Our fascination with the disaster the recent hurricane wrought upon the East Coast derives from its challenge to the fiction of human control. Despite the ways in which mankind has conquered its natural environment, we still remain vulnerable to its power. Consider that what started out as little more than a collection of thunderstorms over the warm Eastern Atlantic, has now inflicted massive amounts of destruction—halting life as usual all along the eastern seaboard. The denial of our helplessness in the face of nature, manifest in the endless attempts to dominate the environment helps explains the recent failure of environmental activism concerning global warming. Half a decade ago, the rise in Al Gore’s popularity following the 2007 release of An Inconvenient Truth culminated in his Nobel Peace Prize and roughly coincided with the development of the first major piece of legislation intended to address climate change (the Waxman-Markey cap-and-trade bill of 2009). The American public seemed more than ready to begin tackling global warming.
Unfortunately, only a couple of years later, climate change has once again receded from the collective conscious, seemingly becoming a non-issue. Global warming played no role in the recent presidential election. Obama was confident that environmentalists would turn out for him because of the greater threat Romney posed, and Romney was content to ignore the issue entirely. With Hurricane Sandy, every major news station disrupted its broadcast cycle for around the clock coverage of the storm and its aftermath, and yet they rarely mentioned global warming as a factor. Why has climate change become a taboo subject in the country again? Shouldn’t the instance of not one, but two major hurricanes landing in the Northeast in two years trigger a major discussion on climate change?
Natural disasters such as the recent hurricane at the very least should raise questions about global warming and its implications. Global warming’s swift but silent departure from the national spotlight is largely a function of the way the nation responded to the conservative narrative of the environment as external to us, suitable for human mastery, free from consequence. The recent hurricane—as but one of many recent natural disasters aided by rapid climate change—presents an opportunity to challenge that narrative.
That the hurricane rendered networks of transportation impotent from the subway system, to bridges, to even the gas stations denies that narrative’s claim to validity: the environment is neither external nor limitlessly controllable. While we can so often entirely neglect our place in a broader natural world, there will always be events that, through the threat of catastrophe, disrupt our investment in the fiction of control modern humans cling to.

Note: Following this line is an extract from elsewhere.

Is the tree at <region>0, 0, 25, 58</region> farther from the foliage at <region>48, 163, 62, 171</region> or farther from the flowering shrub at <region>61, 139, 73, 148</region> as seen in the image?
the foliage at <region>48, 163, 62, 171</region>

Hurricanes as natural disasters necessitate a reevaluation—or, for those of us untroubled by questions of our relationship to the environment, merely an initial evaluation—of our place in a broader ecosystem of which we are but one of many players. Hurricanes are a reminder of the dominance of the natural environment in which we reside; they force us to attempt reconsider humanity’s supposed dominance upon a planet that, in truth, remains very much outside of human control.
Hurricane Sandy thus presents a rare opportunity for the re-politicization of our relationship toward the environment. Especially given the recent election and its attendant reshuffling of political priorities, we cannot ignore this opportunity to return climate change to the forefront of our nation’s political debates. The next opportunity may come too late.